**GIVEN INFORMATION**
-.-.-

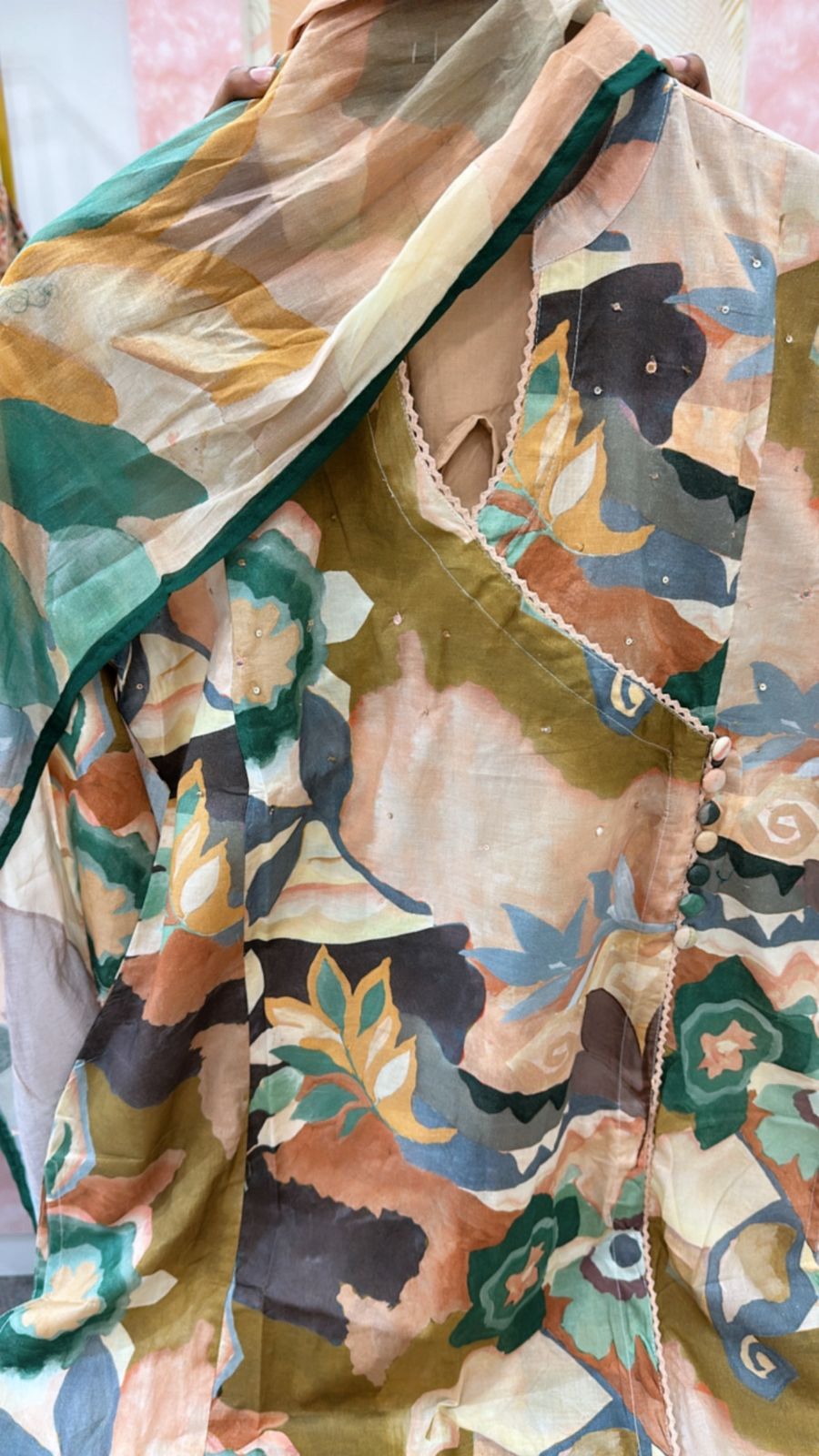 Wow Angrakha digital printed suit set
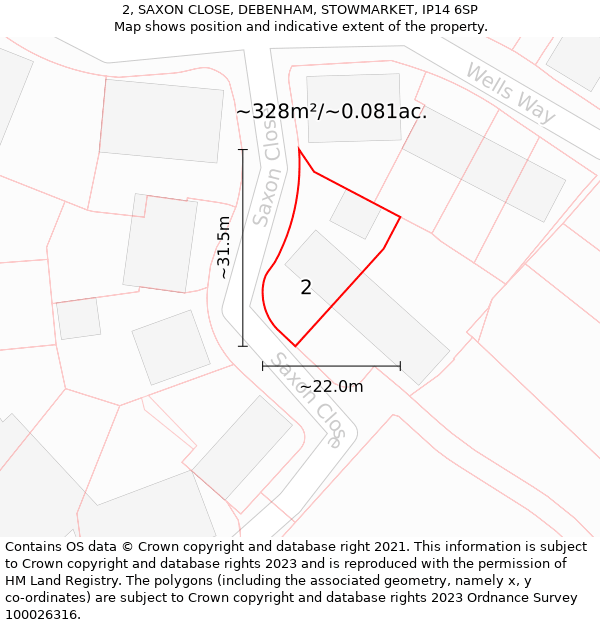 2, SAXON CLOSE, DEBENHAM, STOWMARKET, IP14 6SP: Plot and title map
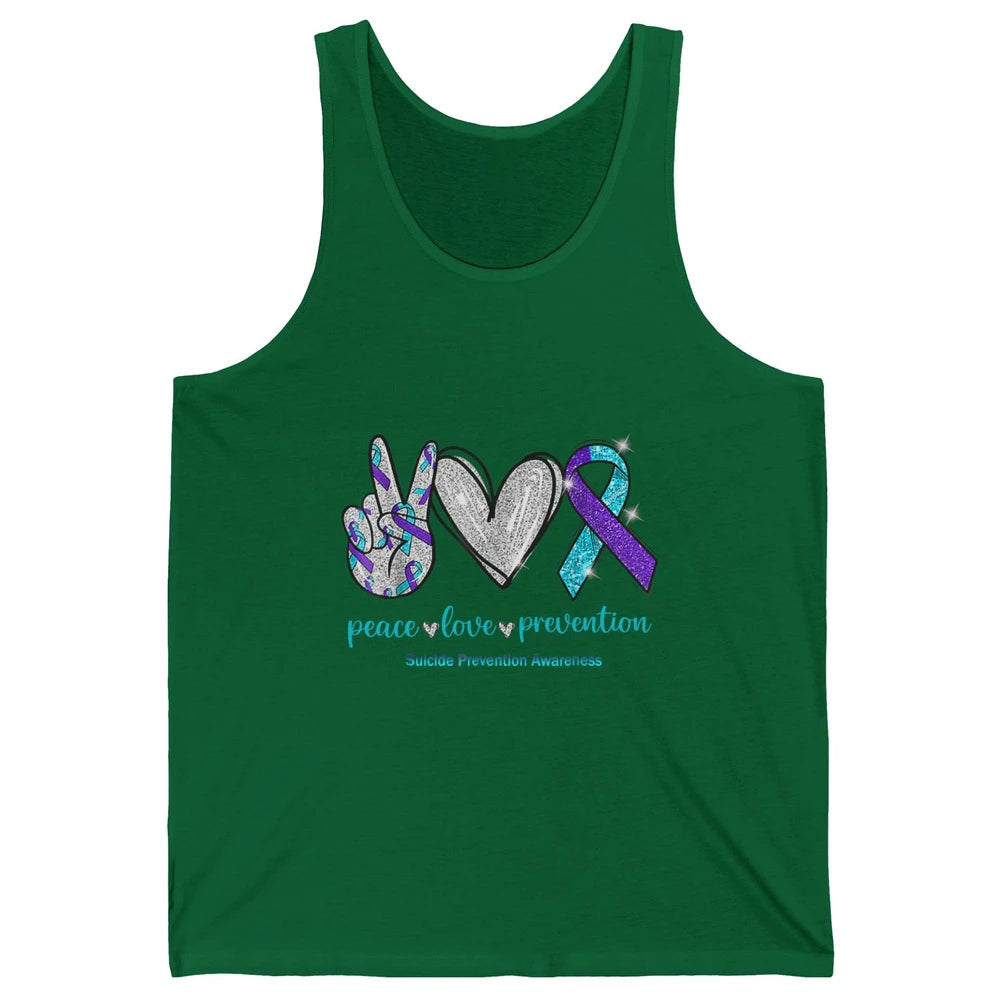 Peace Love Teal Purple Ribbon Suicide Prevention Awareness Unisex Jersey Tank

-.-.-

**EXERCISE**
Copy out the material above in full and exactly, but with no pictures.

**SOLUTION BELOW**
 Wow Angrakha digital printed suit set
 2, SAXON CLOSE, DEBENHAM, STOWMARKET, IP14 6SP: Plot and title map
 Peace Love Teal Purple Ribbon Suicide Prevention Awareness Unisex Jersey Tank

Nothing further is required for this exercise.